■ Set of tasks:
(1) According to the __simd_sto forum thread, which compilers should someone get to do simd programming in D instead of relying on core.simd?
(2) Write the next part of the __simd_sto forum thread, following on from its last line.

■ Source document:
Re: __simd_sto confusion
On Saturday, 3 October 2015 at 14:47:02 UTC, Nachtraaf wrote: I'm trying to create some linear algebra functions using simd intrinsics. I watched the dconf 2013 presentation by Manu Evans but i'm still confused about some aspects and the following piece of code doesn't work. I'm trying to copy the result of a dot product from the register to memory but dmd fails with an overload resolution error, which i guess is due some implicit conversion? dmd error: simd1.d(34): Error: core.simd.__simd_sto called with argument types (XMM, float, __vector(float[4])) matches both: /usr/include/dlang/dmd/core/simd.d(434): core.simd.__simd_sto(XMM opcode, double op1, __vector(void[16]) op2) and: /usr/include/dlang/dmd/core/simd.d(435): core.simd.__simd_sto(XMM opcode, float op1, __vector(void[16]) op2) from the following piece of code: float dot_simd1(float4 a, float4 b) { float4 result = __simd(XMM.DPPS, a, b, 0xFF); float value; __simd_sto(XMM.STOSS, value, result); return value; } What am I doing wrong here? core.simd is horribly broken. I recommend that you avoid it for any serious work. If you want to do simd programming with D get LDC or GDC and use their simd intrinsics instead of core.simd. If you have to do simd with dmd write inline assembly.
Re: __simd_sto confusion
That's a shame. I've read that each compiler has his own quirks and not support everything dmd supports. I do want to keep the code as portable as possible. Guess I'll try using inline assembler and runtime checks for the right cpu architecture. Thanks for the help people.

(Dataset excerpts)

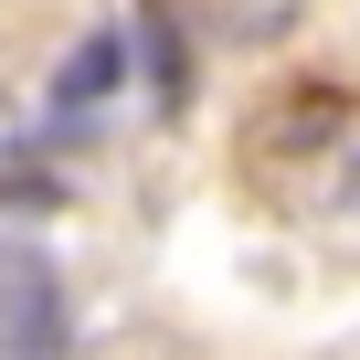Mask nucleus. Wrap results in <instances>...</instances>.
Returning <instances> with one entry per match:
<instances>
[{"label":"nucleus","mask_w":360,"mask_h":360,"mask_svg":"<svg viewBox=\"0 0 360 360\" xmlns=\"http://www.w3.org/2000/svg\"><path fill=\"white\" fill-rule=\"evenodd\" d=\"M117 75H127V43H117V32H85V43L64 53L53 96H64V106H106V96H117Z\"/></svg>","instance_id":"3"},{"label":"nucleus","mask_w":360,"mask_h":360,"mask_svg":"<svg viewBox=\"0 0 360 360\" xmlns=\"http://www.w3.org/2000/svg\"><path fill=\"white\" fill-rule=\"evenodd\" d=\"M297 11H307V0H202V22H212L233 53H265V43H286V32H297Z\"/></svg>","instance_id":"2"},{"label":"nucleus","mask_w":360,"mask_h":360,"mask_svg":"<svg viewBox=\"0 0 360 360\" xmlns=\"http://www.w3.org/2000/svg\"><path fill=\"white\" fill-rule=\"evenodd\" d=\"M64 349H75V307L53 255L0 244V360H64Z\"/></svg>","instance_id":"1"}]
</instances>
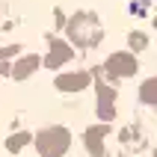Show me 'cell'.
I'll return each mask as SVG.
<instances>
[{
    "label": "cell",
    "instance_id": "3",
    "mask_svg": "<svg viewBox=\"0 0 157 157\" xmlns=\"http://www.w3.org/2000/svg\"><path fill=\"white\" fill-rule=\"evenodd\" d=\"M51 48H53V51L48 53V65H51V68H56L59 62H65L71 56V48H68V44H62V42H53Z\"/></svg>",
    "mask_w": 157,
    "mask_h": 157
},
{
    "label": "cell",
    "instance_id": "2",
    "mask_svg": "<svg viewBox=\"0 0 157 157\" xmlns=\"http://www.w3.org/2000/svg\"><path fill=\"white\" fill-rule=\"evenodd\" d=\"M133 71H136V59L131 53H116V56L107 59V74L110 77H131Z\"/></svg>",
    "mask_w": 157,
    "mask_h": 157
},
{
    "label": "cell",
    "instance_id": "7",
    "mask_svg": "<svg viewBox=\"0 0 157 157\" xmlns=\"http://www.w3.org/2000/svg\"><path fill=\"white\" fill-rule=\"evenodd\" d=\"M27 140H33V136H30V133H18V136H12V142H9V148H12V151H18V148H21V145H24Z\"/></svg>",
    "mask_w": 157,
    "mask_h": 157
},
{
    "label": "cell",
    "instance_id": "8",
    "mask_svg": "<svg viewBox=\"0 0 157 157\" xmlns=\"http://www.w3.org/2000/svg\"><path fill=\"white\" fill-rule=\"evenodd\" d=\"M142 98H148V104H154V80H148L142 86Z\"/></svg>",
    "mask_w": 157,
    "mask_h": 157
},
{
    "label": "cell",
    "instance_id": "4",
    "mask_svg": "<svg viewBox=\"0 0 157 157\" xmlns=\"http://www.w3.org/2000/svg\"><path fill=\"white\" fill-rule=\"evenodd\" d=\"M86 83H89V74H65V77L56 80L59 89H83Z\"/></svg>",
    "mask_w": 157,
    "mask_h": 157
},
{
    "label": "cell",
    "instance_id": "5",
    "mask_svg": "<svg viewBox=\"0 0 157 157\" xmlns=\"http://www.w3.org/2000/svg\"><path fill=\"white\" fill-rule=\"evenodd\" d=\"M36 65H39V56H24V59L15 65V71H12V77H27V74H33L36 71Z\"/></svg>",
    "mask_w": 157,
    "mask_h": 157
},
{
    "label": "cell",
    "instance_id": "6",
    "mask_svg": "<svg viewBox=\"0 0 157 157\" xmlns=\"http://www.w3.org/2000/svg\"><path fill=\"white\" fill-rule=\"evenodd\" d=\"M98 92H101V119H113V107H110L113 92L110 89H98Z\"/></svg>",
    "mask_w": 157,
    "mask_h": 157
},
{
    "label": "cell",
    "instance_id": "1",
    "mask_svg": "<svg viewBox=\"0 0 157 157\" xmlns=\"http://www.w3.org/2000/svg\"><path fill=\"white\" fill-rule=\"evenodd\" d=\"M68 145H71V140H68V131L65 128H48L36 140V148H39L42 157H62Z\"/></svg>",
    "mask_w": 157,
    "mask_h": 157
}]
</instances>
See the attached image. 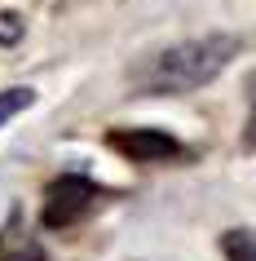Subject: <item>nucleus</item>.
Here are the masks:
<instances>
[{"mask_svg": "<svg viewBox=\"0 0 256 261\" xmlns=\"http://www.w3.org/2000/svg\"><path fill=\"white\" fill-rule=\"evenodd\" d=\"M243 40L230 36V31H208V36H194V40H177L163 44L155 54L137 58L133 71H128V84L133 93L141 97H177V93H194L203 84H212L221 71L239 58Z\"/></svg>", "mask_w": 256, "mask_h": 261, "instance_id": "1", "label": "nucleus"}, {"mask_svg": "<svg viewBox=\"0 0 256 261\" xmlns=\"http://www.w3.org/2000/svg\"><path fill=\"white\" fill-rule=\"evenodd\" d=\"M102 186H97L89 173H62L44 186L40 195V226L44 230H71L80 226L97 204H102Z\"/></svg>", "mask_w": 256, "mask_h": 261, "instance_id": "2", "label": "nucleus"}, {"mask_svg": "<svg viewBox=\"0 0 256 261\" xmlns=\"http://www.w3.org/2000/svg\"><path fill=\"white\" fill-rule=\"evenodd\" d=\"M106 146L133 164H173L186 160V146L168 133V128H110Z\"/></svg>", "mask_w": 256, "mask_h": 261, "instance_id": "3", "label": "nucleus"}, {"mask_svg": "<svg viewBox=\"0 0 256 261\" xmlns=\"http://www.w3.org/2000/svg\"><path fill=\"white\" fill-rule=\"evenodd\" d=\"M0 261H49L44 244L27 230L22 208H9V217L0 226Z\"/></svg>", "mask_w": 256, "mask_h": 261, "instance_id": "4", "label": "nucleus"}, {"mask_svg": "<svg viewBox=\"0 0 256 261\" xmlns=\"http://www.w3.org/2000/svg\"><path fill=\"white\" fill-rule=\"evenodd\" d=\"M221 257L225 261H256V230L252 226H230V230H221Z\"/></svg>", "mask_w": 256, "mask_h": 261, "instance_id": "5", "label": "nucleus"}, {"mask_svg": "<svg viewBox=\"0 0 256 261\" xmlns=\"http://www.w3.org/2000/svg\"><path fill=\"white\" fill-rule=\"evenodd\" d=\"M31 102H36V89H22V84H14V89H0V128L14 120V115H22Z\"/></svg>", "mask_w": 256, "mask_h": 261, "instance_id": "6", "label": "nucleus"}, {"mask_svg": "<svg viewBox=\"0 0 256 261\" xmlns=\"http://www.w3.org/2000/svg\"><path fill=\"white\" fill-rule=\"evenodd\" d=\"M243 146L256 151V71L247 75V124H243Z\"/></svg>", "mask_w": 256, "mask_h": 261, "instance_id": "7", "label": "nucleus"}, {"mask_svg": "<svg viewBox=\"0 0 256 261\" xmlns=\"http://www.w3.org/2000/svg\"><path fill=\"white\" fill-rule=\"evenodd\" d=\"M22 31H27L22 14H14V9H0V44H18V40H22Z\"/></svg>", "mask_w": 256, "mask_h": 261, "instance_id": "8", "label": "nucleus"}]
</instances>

■ Results:
(1) LDC or GDC

(2)
Re: __simd_sto confusion
This is a bug in overload resolution when __vector(void[16]) is involved. You can go around it by changing float4 to void16, only to run into an internal compiler error: backend/gother.c 988 So file a bug for both @ issues.dlang.org Also it looks like DMD wants you to use the return value of the intrinsic, is that expected? -- Marco
Re: __simd_sto confusion
On Saturday, 3 October 2015 at 15:39:33 UTC, Marco Leise wrote: This is a bug in overload resolution when __vector(void[16]) is involved. You can go around it by changing float4 to void16, only to run into an internal compiler error: backend/gother.c 988 So file a bug for both @ issues.dlang.org Also it looks like DMD wants you to use the return value of the intrinsic, is that expected? I guessed I wouldn't need the return value as the intel C intrinsic for this opcode has a void return type. I did try supplying a return type but I couldn't circumvent the overload error so I had no clue if it would make any difference. I changed the type of result to void16 like this: float dot_simd1(float4 a, float4 b) { void16 result = __simd(XMM.DPPS, a, b, 0xFF); float value; __simd_sto(XMM.STOSS, value, result); return value; } and for me this code compiles and runs without any errors now. I'm using DMD64 D Compiler v2.068 on Linux. If you got an internal compiler error that means that it's a compiler bug though I have no clue what. Did you try the same thing I did or casting the variable? I guess I should file a bugreport for overload resolution if it's not a duplicate for now?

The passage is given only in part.